Penapisan investasi adalah bentuk SRI yang paling populer. Dua jenis layar membantu investor memilih perusahaan untuk dimasukkan ke dalam portofolionya. Dengan menggunakan layar negatif , investor menghindari perusahaan berdasarkan praktik atau produk yang tidak memenuhi kriteria etika tertentu. Pada 1960-an dan 1970-an, Nelson Mandela terkenal menganjurkan penggunaan layar negatif ketika dia meminta orang dan institusi untuk menjual kepemilikan yang mendukung apartheid di Afrika Selatan. Layar positif mengidentifikasi perusahaan yang konsisten dengan kekhawatiran investor dan memungkinkan investor untuk secara aktif mempromosikan perusahaan dan tujuan yang mereka dukung. Karena penelitian yang diperlukan untuk penyaringan memakan waktu, banyak investor mengandalkan reksa dana untuk menyaring portofolionya.

Melalui aktivisme pemegang saham, investor menggunakan kepemilikan mereka atas perusahaan untuk memanfaatkan perubahan yang bertanggung jawab secara sosial. Aktivisme pemegang saham termasuk mengembangkan audit sosial dan mendistribusikannya ke manajemen perusahaan, menulis surat keprihatinan atau pujian tentang praktik perusahaan, dan mengajukan atau memberikan suara pada resolusi pemegang saham. Beberapa resolusi pemegang saham SRI yang pertama menentang penggunaan napalm dan Agen Oranye yang diproduksi oleh Dow Chemical Company pada tahun 1969.

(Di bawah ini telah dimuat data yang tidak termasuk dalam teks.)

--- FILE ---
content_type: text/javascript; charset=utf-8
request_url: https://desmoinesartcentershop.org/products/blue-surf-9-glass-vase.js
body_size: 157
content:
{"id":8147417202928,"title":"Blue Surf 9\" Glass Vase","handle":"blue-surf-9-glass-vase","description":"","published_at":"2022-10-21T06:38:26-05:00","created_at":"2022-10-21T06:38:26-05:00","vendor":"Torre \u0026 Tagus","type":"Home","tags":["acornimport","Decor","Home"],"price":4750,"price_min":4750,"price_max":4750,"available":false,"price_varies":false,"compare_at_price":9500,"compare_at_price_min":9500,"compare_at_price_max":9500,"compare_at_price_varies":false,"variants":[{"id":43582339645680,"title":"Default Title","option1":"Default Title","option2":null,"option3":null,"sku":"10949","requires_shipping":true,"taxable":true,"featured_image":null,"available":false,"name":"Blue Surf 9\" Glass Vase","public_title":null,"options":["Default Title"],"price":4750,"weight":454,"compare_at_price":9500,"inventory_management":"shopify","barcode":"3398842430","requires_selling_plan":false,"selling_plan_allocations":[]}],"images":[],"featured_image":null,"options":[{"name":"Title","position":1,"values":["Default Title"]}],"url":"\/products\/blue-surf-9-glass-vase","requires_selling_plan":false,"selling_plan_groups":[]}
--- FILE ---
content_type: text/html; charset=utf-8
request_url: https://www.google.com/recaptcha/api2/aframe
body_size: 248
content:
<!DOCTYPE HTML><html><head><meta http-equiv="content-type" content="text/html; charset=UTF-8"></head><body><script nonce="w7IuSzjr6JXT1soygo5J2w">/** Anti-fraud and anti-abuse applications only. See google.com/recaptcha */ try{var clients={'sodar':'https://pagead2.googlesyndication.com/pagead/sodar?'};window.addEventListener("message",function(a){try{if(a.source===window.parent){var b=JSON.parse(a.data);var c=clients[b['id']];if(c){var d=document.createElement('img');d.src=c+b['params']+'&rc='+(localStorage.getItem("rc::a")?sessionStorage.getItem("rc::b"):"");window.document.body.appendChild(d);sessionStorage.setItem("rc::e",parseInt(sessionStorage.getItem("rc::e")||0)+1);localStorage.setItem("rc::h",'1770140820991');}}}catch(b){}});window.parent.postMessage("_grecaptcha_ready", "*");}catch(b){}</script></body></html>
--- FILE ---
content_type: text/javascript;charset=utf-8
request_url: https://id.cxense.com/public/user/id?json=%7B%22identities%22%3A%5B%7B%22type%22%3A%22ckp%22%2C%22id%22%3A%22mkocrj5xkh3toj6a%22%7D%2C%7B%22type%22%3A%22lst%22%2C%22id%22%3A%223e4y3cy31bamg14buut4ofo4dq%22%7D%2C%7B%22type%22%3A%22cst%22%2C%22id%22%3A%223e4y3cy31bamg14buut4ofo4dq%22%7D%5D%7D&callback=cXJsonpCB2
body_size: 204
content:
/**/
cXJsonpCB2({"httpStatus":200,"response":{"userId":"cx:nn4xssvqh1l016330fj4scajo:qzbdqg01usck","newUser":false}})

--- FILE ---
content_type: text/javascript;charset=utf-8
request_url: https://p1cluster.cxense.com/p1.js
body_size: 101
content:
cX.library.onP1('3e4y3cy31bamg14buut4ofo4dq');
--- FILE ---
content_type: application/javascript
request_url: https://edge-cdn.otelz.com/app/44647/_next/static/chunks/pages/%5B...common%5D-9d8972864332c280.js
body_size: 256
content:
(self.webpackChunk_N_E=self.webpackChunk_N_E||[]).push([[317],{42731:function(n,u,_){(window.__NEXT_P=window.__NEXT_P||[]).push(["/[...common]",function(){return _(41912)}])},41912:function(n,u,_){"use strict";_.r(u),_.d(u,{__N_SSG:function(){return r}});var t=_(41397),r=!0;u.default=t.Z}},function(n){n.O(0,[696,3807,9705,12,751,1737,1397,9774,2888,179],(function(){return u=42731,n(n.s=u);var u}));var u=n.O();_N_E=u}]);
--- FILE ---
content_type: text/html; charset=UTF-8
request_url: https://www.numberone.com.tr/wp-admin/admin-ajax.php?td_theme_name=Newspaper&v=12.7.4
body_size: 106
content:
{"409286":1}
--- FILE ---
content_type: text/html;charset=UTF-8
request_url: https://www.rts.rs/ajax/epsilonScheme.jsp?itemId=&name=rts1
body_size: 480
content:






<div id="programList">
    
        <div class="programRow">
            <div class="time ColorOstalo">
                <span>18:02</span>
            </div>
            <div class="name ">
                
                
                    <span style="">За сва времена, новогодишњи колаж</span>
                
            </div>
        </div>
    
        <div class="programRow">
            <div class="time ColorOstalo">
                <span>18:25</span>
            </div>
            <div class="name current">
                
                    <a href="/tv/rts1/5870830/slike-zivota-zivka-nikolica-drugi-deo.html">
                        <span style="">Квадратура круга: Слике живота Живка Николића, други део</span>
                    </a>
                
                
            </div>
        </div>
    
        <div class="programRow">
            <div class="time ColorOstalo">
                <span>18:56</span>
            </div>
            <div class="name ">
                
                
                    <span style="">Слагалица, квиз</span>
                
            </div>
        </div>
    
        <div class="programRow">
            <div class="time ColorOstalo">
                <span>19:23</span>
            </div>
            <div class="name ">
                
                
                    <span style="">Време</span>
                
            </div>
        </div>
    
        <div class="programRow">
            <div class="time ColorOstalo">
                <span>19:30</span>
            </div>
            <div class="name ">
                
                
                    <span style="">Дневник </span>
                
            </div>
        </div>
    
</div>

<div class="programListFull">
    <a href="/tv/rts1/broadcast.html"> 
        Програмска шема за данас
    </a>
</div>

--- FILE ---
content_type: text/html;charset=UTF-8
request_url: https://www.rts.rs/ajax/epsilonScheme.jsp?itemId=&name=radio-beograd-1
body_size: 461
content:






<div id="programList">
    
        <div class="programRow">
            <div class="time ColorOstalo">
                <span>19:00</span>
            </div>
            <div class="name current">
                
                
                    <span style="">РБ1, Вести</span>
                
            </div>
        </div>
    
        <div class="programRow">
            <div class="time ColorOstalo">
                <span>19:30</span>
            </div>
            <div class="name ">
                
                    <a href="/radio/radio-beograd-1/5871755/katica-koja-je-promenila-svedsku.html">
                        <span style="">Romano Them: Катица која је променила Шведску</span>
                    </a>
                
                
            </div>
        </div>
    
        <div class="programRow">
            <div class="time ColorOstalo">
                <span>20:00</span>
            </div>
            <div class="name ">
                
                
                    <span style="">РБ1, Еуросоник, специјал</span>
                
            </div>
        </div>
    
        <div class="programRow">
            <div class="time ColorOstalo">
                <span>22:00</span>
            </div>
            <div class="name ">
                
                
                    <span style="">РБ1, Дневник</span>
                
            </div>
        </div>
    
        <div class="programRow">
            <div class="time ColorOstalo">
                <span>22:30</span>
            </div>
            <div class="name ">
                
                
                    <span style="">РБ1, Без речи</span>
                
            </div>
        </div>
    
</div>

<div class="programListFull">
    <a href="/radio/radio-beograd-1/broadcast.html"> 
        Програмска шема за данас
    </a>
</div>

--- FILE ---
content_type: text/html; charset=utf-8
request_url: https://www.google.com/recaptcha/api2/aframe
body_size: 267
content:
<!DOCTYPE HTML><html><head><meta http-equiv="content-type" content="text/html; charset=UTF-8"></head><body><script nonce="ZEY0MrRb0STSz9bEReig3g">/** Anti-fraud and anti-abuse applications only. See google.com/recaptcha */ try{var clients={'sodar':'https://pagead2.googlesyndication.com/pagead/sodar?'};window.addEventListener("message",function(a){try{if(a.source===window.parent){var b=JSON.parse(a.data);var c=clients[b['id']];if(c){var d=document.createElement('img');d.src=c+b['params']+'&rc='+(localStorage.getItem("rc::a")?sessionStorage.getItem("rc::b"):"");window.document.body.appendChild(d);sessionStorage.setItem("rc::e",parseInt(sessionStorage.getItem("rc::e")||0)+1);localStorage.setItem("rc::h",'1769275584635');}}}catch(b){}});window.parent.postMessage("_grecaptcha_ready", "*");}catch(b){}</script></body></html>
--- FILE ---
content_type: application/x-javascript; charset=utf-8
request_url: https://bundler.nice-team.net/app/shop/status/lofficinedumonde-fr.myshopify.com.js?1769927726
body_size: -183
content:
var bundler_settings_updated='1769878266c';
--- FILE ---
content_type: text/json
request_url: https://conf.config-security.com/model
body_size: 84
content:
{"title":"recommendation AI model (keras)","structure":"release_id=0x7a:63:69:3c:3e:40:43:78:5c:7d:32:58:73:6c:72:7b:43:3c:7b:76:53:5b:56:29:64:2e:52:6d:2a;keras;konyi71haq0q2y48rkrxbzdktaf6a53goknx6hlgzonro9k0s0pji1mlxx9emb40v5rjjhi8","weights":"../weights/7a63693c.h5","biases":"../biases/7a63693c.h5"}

Investor yang tertarik pada pengembangan ekonomi komunitas mendukung lembaga keuangan yang memberikan pinjaman kepada individu yang tidak memiliki sarana untuk membeli rumah atau memulai bisnis. Program pinjaman mikro dan lembaga pengembangan masyarakat (dana pinjaman, bank, dan credit unions) telah menciptakan sistem ekonomi alternatif yang memungkinkan pemberian pinjaman fleksibel dan memenuhi kebutuhan masyarakat miskin, seperti pelatihan tentang menabung dan keterampilan bisnis. Bank pengembangan masyarakat pertama, ShoreBank of Chicago, didirikan pada tahun 1973 untuk menstabilkan lingkungan sekitar yang mulai memburuk dengan eksodus bisnis di daerah tersebut. Bank ditutup pada 2010.

SRI adalah gerakan yang relatif muda dan pertama kali menjadi disiplin terorganisir di Amerika Serikat pada awal 1970-an. Yang paling penting bagi pertumbuhan SRI adalah gerakan antiapartheid Mandela dan Persekutuan Anglikan dan seruan gereja-gereja lain agar perusahaan melakukan divestasi di Afrika Selatan. Kolaborasi ini akhirnya mengarah pada pengembangan Interfaith Center on Corporate Responsibility (ICCR), sebuah organisasi yang telah memainkan peran sentral dan aktif dalam banyak resolusi pemegang saham sejak 1972. Sejak reksa dana SRI pertama, Pax World Fund, didirikan pada 1971 , beberapa lainnya sekarang ada memberikan investor berbagai peluang, termasuk pasar SRI internasional yang berkembang.